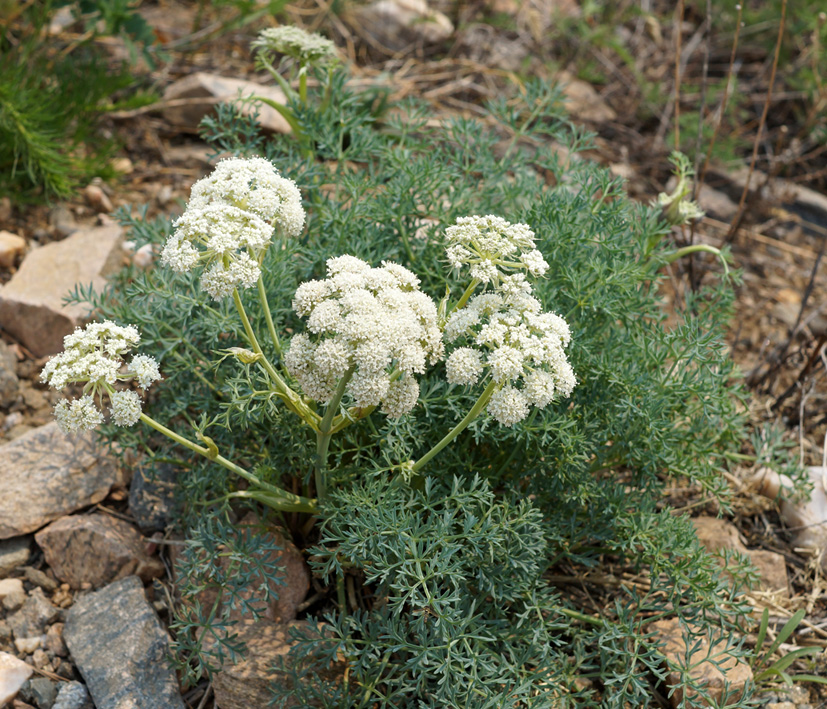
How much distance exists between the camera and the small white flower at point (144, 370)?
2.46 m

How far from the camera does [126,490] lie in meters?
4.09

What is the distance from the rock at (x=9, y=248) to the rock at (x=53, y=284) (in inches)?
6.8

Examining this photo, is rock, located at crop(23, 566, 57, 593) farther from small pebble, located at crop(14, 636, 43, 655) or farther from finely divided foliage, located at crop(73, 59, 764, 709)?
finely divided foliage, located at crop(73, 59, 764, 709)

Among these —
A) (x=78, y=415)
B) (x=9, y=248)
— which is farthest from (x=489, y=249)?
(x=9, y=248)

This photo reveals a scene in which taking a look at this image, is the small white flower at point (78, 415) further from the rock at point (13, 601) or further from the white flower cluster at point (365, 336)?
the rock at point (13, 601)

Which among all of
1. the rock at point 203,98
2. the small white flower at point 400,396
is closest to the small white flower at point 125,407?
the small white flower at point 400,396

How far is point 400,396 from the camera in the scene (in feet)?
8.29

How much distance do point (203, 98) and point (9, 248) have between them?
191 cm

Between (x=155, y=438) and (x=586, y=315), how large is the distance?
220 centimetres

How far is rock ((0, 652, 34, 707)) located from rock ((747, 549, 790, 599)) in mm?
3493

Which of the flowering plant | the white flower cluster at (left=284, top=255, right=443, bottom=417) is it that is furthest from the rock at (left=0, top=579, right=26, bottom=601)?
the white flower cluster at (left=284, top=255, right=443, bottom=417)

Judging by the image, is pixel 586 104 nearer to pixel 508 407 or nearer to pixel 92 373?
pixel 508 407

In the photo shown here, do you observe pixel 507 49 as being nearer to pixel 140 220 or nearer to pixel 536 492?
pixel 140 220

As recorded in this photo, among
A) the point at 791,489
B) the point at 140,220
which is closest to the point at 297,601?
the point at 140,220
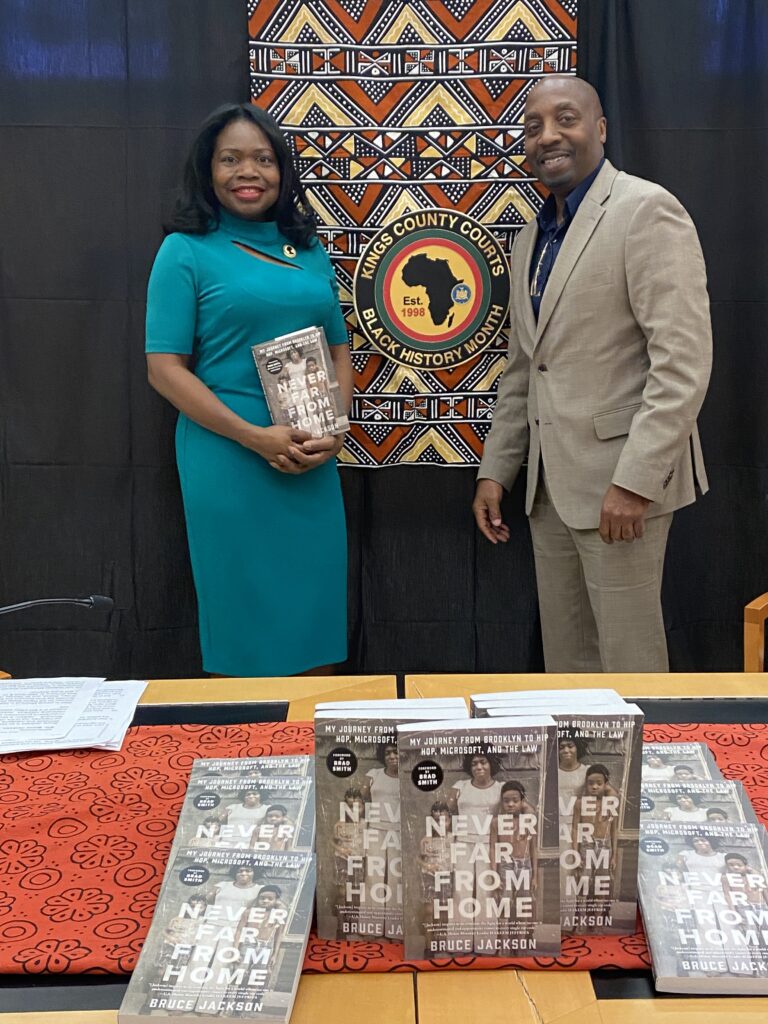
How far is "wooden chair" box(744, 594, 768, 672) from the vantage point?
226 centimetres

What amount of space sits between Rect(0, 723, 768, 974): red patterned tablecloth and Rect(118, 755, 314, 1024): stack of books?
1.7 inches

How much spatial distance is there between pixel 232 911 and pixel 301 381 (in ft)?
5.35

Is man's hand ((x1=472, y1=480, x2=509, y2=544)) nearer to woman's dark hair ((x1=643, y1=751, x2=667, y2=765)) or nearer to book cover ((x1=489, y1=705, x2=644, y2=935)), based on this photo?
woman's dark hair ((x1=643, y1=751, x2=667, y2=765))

****************

* [The exercise]: Arrange everything from the line containing "Judging by the" down to the end of the data as a Markdown table with the columns Row and Entry, one line per row, skipping blank lines. Leave the pictures out.

* [Answer]:
| Row | Entry |
|---|---|
| 1 | Judging by the image, is pixel 586 104 nearer to pixel 508 407 or nearer to pixel 92 373? |
| 2 | pixel 508 407 |
| 3 | In the photo shown here, do you observe pixel 507 49 as being nearer to pixel 140 220 or nearer to pixel 536 492? |
| 4 | pixel 140 220 |
| 5 | As recorded in this photo, among |
| 6 | A) the point at 791,489 |
| 7 | B) the point at 140,220 |
| 8 | which is closest to the point at 297,601? |
| 9 | the point at 140,220 |
| 10 | How far is "wooden chair" box(744, 594, 768, 672) from the vantage point? |
| 11 | 226 centimetres |
| 12 | What amount of space sits between Rect(0, 723, 768, 974): red patterned tablecloth and Rect(118, 755, 314, 1024): stack of books? |
| 13 | 1.7 inches |
| 14 | How much spatial distance is there between pixel 232 911 and pixel 301 381 (in ft)? |
| 15 | 5.35 |
| 16 | Is man's hand ((x1=472, y1=480, x2=509, y2=544)) nearer to woman's dark hair ((x1=643, y1=751, x2=667, y2=765)) or nearer to book cover ((x1=489, y1=705, x2=644, y2=935)), based on this photo? |
| 17 | woman's dark hair ((x1=643, y1=751, x2=667, y2=765)) |